Auto consumption environment was improved as many restrictions on market entry and auto consumption were curbed or abolished. As China has joined WTO, it will fulfill its commitment by further relaxing market entry standards. Hence market price of autos will go down and stimulate demand. China’s average car ownership ratio is about 1 to 2%, which is extremely low compared to an average 40% of the Western world, suggesting the market potential will be enormous. The accelerated pace of urbanization and improved infrastructure will also be catalysts. Demand will reach 4M units this year and we expect annual demand can reach 10M by 2010.

On the supply side, foreign investment will continue to increase substantially. For example, Honda in Guangzhou will double its capacity to 240,000 in 2004, while Nissan’s joint venture has set yield target of 550,000 in 2006. Besides capital, foreign companies will bring in new technology into the industry. The total automobile output is expected to reach 3.9M in 2003.

Conclusion

We believe VSC Group has bottomed out from previous years as price war in steel trading ended and the higher profit margin CAMP is going to expand quickly. In addition, there expect to be no more exceptional write-offs according to Management. Instead, some write back is expected from GFTZ fuel company. The company had committed a repayment of $0.8M each month, which amounted to $4.8M received in total. The $17M asset investment write-off can also be recovered.

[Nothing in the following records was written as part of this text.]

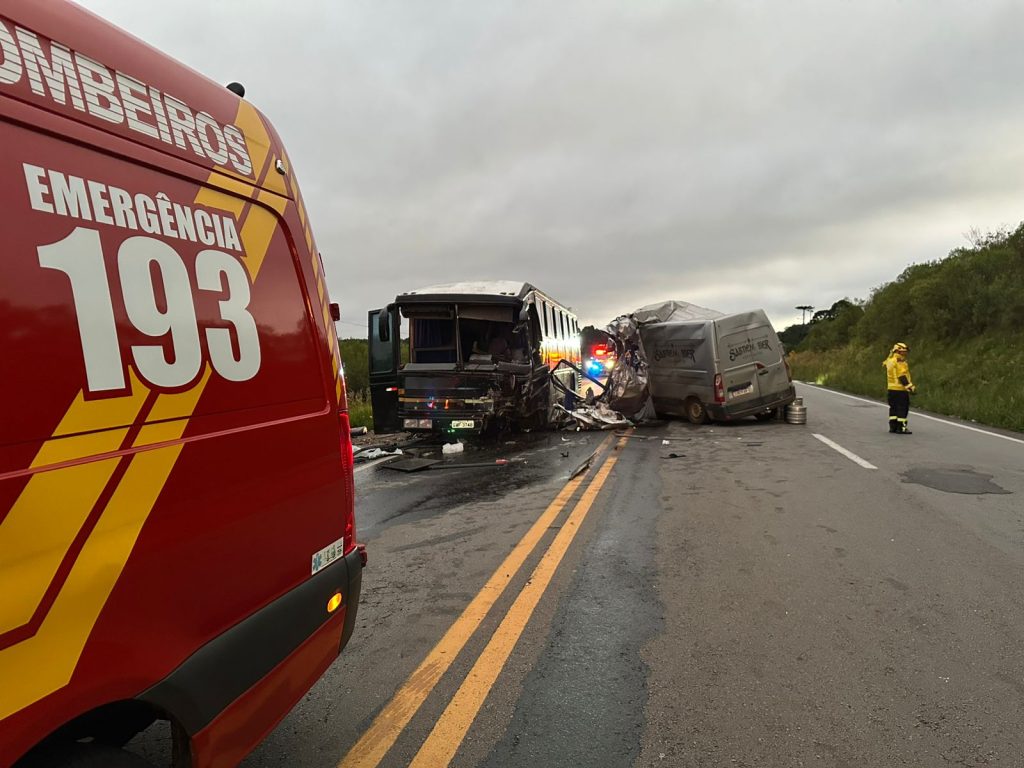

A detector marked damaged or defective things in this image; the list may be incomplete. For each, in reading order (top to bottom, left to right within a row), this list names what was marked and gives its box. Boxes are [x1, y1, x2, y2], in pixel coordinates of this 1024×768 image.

crashed bus [368, 282, 580, 436]
damaged van [368, 282, 580, 436]
damaged van [640, 306, 800, 426]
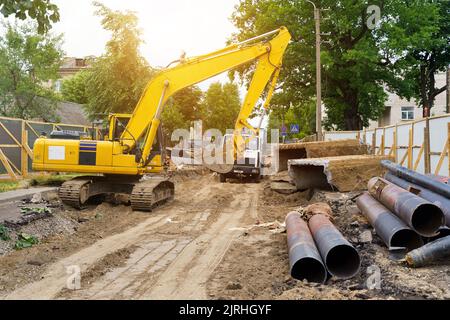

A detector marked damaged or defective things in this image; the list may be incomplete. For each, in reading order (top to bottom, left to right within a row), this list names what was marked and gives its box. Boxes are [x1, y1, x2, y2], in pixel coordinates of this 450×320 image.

rusty steel pipe [284, 212, 326, 282]
rusty steel pipe [308, 214, 360, 278]
rusty steel pipe [356, 192, 424, 252]
rusty steel pipe [368, 178, 444, 238]
rusty steel pipe [380, 161, 450, 199]
rusty steel pipe [384, 172, 450, 228]
rusty steel pipe [404, 235, 450, 268]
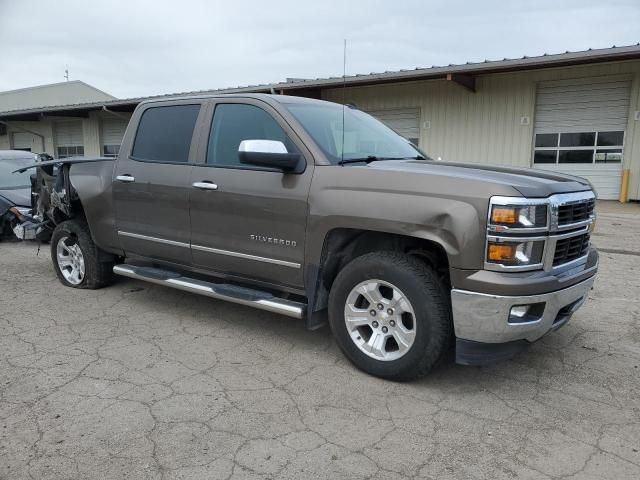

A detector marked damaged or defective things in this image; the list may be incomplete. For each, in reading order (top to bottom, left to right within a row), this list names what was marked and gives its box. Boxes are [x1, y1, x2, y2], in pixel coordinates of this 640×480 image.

damaged bed side [12, 158, 116, 244]
cracked pavement [1, 203, 640, 480]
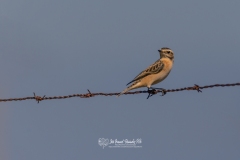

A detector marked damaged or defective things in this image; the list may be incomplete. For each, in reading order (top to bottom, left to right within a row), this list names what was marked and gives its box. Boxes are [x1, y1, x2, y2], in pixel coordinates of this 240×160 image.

rusty barbed wire [0, 82, 238, 103]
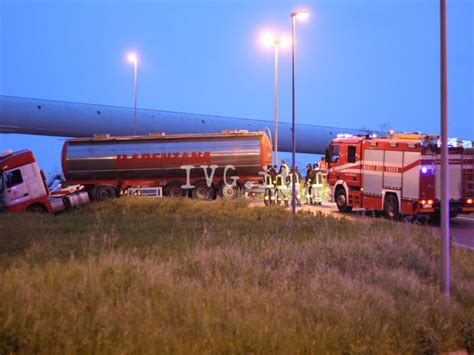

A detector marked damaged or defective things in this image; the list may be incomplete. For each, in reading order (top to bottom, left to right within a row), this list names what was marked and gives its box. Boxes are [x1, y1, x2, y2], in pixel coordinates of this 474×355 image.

Besides the consistently performing construction steel business, VSC Group is also now focusing on value-added services, such as coil centre and enclosure systems. The auto industry, IT industry and light and white goods industry will continue to boom in the PRC. With lower production costs, China will continue to be the “world factory”. More production bases will be moved into China by multi-nationals and demand for high quality steel processing with reliable services will increase. Therefore, VSC Group is heading in the right direction to capitalize the vast opportunity in China, hence repositioning itself for significant earnings growth in the next few years.

The current stock price is trading at 39% discount to $1.60 2003 estimated NAV per share, in which most are liquid assets. Estimated PER in FY04 is only 4.4x, which is very low as industry average is 8-9x. We believe VSC Group is positioning for healthy growth and it is a value buy.